◆ TASK PROMPT:
For this exercise, write out each entry below exactly, omitting the images.
___ MATERIAL PROVIDED
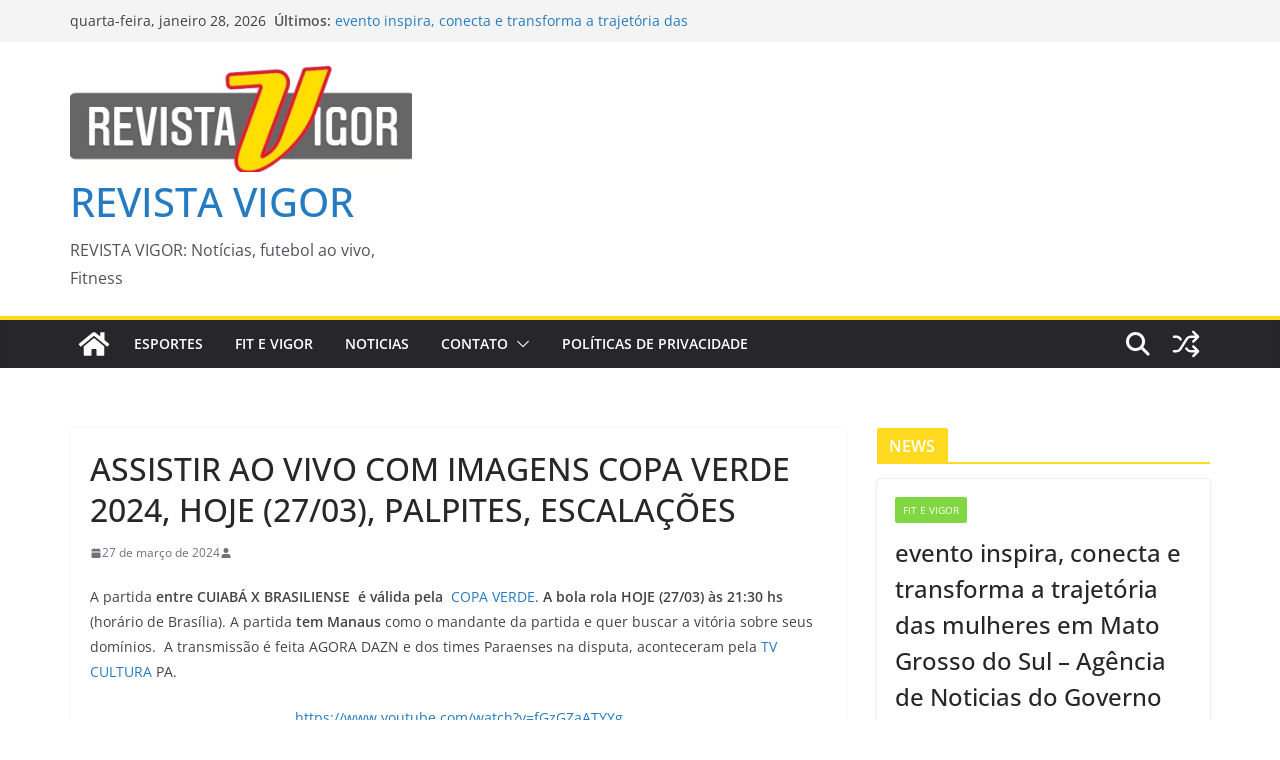

--- FILE ---
content_type: text/html; charset=utf-8
request_url: https://www.google.com/recaptcha/api2/aframe
body_size: 267
content:
<!DOCTYPE HTML><html><head><meta http-equiv="content-type" content="text/html; charset=UTF-8"></head><body><script nonce="oFvowQYOoRWtP-O9Jh1hXg">/** Anti-fraud and anti-abuse applications only. See google.com/recaptcha */ try{var clients={'sodar':'https://pagead2.googlesyndication.com/pagead/sodar?'};window.addEventListener("message",function(a){try{if(a.source===window.parent){var b=JSON.parse(a.data);var c=clients[b['id']];if(c){var d=document.createElement('img');d.src=c+b['params']+'&rc='+(localStorage.getItem("rc::a")?sessionStorage.getItem("rc::b"):"");window.document.body.appendChild(d);sessionStorage.setItem("rc::e",parseInt(sessionStorage.getItem("rc::e")||0)+1);localStorage.setItem("rc::h",'1769608578629');}}}catch(b){}});window.parent.postMessage("_grecaptcha_ready", "*");}catch(b){}</script></body></html>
______
◆ ANSWER TO THE PROBLEM:
--- FILE ---
content_type: text/html; charset=utf-8
request_url: https://www.google.com/recaptcha/api2/aframe
body_size: 267
content:
<!DOCTYPE HTML><html><head><meta http-equiv="content-type" content="text/html; charset=UTF-8"></head><body><script nonce="oFvowQYOoRWtP-O9Jh1hXg">/** Anti-fraud and anti-abuse applications only. See google.com/recaptcha */ try{var clients={'sodar':'https://pagead2.googlesyndication.com/pagead/sodar?'};window.addEventListener("message",function(a){try{if(a.source===window.parent){var b=JSON.parse(a.data);var c=clients[b['id']];if(c){var d=document.createElement('img');d.src=c+b['params']+'&rc='+(localStorage.getItem("rc::a")?sessionStorage.getItem("rc::b"):"");window.document.body.appendChild(d);sessionStorage.setItem("rc::e",parseInt(sessionStorage.getItem("rc::e")||0)+1);localStorage.setItem("rc::h",'1769608578629');}}}catch(b){}});window.parent.postMessage("_grecaptcha_ready", "*");}catch(b){}</script></body></html>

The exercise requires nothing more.